“Many of our systems neglect people on the margins. We may move through life as if there is nothing we can do. Yet, I believe it is an insidious notion that some people are not worth it, or will not get better. It is this notion that permits us to tolerate homelessness,” explains Craig.
Craig is an outreach worker who calls himself a companion. He reaches out to people experiencing homelessness and/or mental illness and substance use on the streets of Seattle, Washington. He is the founder of The Mental Health Chaplaincy.
“Companioning is comprised of four basic practices: offering hospitality; walking side by side; spiritual listening; and accompaniment,” says Craig. He describes companioning as a way of relating to each other in a relationship that is responsive to suffering, supportive of healing and recovery, and shared in public. Initiating an interaction with a person in this way is part of the journey of companioning.
Craig explains that listening is at the heart of companioning. “Think about the last time that someone took the time to listen to you,” he asks. When Craig listens, he wants to take care with his responses. He is careful not to interrupt or say what he thinks another person should do. He invites people to share their stories in all their rich details. “While I listen, the person’s story is stirring things in me,” he says, “So I listen to myself and understand that we share common emotions.”
While he listens, he tunes into the basic themes of struggle and exploration. “The revelation of who a person is comes slowly. We discover and learn about people over time. I learn more about a person as I see them in relationship to their family and community,” says Craig. He listens to the person’s words, but also for context and life experiences. He listens for a person’s health, gifts, abilities, dreams, love, and faith. Ultimately he wants to listen for what he calls a person’s soul story. He listens to learn the answer to the questions: “What is your deepest identity?”
“No matter how destructive things are, in every moment, there is also an energy of encouragement. There is a movement of hope and potential. The elements of support and healing are active. Part of my faith is the belief that ultimately these things win out. Part of my work is to look for what is hopeful and promising,” shares Craig.

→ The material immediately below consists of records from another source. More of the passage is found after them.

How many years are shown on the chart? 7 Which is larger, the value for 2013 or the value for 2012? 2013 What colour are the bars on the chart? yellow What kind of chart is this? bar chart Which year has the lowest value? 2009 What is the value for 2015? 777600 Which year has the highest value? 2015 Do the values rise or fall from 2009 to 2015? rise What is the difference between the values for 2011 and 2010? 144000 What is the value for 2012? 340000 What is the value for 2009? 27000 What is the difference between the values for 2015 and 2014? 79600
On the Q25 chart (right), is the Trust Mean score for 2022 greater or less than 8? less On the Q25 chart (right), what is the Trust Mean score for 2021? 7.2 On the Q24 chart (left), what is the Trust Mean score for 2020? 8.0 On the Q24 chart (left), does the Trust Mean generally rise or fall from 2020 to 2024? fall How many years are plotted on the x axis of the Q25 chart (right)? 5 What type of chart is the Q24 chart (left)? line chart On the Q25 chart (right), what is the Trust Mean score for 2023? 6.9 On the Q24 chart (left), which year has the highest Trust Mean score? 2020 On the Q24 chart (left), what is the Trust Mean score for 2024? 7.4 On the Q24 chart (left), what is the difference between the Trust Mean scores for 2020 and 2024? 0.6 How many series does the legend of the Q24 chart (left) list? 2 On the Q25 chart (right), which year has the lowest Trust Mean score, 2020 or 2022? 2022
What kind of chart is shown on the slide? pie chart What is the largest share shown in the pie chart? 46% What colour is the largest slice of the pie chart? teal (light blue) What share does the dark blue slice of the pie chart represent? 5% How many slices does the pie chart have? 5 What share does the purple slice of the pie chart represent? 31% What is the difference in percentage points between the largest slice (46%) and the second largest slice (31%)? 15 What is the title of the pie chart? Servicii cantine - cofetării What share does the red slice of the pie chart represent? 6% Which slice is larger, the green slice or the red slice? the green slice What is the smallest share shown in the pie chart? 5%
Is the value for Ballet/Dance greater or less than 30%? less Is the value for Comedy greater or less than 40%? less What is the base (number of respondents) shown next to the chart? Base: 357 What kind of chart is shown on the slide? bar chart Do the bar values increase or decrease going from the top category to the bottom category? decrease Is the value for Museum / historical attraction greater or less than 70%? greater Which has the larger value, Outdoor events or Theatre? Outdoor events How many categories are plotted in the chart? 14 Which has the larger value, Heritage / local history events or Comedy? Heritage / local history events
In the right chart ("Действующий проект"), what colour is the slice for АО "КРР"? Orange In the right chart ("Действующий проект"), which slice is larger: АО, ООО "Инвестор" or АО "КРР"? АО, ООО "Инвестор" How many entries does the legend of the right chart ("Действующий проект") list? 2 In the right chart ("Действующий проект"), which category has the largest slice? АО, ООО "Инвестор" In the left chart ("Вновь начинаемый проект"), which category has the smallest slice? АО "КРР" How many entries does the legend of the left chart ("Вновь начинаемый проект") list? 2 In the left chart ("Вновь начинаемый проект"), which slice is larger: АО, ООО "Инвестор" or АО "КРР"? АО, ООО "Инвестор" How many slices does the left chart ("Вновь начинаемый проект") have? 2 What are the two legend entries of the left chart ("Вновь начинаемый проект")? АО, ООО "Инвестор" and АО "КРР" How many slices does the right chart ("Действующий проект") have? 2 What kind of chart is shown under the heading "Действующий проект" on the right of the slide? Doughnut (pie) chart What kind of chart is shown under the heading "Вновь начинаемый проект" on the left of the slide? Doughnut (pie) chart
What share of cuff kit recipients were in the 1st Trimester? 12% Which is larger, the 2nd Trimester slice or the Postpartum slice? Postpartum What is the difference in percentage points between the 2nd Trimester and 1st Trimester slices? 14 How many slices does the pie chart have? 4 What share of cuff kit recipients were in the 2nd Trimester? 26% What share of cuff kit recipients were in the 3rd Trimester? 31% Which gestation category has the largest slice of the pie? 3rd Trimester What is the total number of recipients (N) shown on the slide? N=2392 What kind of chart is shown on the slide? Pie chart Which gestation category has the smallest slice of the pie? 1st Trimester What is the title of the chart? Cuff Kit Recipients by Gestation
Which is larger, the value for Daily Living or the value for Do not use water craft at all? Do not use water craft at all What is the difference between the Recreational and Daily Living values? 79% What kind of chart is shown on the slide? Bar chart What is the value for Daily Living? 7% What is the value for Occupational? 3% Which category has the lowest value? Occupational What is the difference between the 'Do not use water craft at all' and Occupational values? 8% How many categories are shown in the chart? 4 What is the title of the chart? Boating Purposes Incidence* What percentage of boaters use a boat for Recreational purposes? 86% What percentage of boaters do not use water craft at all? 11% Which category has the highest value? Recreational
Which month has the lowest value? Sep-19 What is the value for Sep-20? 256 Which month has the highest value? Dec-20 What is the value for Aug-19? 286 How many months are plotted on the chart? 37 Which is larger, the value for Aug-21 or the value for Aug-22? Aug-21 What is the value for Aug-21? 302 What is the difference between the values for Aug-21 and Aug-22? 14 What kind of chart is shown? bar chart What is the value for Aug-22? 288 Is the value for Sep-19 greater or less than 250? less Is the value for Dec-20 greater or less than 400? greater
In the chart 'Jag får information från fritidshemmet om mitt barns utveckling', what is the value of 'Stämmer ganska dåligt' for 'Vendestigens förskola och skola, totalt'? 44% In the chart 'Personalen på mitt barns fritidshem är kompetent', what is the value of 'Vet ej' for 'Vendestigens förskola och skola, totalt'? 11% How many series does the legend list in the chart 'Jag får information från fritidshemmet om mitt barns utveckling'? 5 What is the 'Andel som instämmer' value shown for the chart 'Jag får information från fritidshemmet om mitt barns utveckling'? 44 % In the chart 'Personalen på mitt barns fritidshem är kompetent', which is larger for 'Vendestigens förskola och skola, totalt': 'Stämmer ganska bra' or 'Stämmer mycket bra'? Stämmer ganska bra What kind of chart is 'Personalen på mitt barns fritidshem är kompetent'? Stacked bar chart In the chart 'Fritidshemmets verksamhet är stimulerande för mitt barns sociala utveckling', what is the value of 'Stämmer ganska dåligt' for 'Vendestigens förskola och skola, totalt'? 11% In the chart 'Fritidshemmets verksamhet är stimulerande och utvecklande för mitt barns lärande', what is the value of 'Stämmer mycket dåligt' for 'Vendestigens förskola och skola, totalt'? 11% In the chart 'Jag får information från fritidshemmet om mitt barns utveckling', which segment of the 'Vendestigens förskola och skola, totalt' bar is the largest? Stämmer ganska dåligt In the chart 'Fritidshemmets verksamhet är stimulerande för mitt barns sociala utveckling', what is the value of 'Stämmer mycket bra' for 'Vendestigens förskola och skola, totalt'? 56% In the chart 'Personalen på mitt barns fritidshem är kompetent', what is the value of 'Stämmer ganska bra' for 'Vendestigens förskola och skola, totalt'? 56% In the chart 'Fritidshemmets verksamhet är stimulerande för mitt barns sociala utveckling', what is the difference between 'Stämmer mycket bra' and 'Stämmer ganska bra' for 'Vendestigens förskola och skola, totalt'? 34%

Craig explains that there is truth to feelings of hopelessness. These are real experiences for people. Knowing this, he acts on an understanding that no one is lost and no one is condemned to hopelessness.
Craig’s perspective on seeing potential and hope through the mask of mental illness is born of faith and experience. Craig offers to people he works with that they are “far more than [their] illness self.” People cannot always see this in themselves. To others, a person suffering from mental illness may not seem to be the same person. “In my work, I try to help others see the illness self as a function of what is going on in the brain. The healthy self is still there. The person’s capacities are still available. What needs to happen is a healing and care process that will help diminish the power of these symptoms,” says Craig.
Craig believes that each one of us is an expert in who we are and where we are. He tries to discern this with every person he meets. Craig explains that for some people it may be difficult to tell a coherent narrative, so he meets people where they are.
“As we tell our stories again and again, we come to know who we are and our life journey in relationship to each other. Telling our stories is a part of becoming whole and healthy,” says Craig. Craig explores these practices through the stories he has lived and shared with suffering and healing neighbors.